Au cours de la seconde moitié du XXe siècle, la tenture comme expression artistique autochtone va se développer. En 1948, passe à Port-Harrison au Québec nordique, James A. Houston de Toronto. S’ensuivent des programmes du Ministère fédéral du Nord qui encouragent spécifiquement le développement de l’art autochtone ; de cette conjoncture profitent la sculpture, la gravure (1957), les estampes et les « tentures ». Puis des artistes inuits se font avantageusement connaître lors de l’Exposition universelle à Montréal. L’art inuit, bien reçu, va alimenter un marché lucratif.

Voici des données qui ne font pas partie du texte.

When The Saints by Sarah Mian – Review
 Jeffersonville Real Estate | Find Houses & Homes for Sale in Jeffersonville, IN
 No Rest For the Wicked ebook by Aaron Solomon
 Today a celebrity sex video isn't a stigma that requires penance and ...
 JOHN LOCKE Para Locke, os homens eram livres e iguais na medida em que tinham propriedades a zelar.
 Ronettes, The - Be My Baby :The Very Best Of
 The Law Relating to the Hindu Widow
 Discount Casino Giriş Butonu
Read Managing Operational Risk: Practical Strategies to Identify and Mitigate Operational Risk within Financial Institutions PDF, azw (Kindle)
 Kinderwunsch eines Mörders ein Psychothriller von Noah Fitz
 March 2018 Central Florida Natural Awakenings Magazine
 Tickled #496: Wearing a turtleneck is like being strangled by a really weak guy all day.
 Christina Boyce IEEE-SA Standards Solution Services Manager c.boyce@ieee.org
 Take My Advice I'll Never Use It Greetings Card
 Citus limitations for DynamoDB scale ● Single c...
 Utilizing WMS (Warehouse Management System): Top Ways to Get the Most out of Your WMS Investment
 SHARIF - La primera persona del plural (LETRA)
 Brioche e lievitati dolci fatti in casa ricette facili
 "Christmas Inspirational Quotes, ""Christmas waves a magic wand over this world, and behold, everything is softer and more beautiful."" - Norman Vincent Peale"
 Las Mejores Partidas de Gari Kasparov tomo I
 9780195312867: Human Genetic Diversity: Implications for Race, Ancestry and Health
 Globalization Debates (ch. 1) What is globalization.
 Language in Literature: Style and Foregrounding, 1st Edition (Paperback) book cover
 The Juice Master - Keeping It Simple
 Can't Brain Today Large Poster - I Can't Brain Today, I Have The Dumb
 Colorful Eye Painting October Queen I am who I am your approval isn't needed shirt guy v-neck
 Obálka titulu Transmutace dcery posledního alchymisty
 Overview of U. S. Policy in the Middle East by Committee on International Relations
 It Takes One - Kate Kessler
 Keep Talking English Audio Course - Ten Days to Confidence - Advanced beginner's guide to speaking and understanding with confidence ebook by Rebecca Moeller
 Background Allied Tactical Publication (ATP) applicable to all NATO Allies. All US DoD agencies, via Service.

Dans le District du Keewatin, à la fin des années 1960, certaines conditions deviennent favorables à l’artisanat textile. L’utilisation de l’aiguille profite grandement de la construction de maisons éclairées et qui peuvent être chauffées ; dorénavant, on pourra coudre l’hiver sans avoir les doigts engourdis par le froid. Un autre fait local n’a pas moins d’importance : le gouvernement fournit le capital nécessaire à la mise en exploitation d’une coopérative de fabrication d’estampes et de vêtements destinés au marché du Sud. Ce faisant, cette PME expérimentale se trouve rejeter un gros volume de retailles provenant du découpage. Comme rien ne se perd, les employées, des femmes, cherchent à utiliser ces résidus comme matière première ; ainsi, les rebuts multiformes seront employés à fournir des appliques aux tentures, un peu comme celles qu’incorporent les anciennes courtespointes du Québec.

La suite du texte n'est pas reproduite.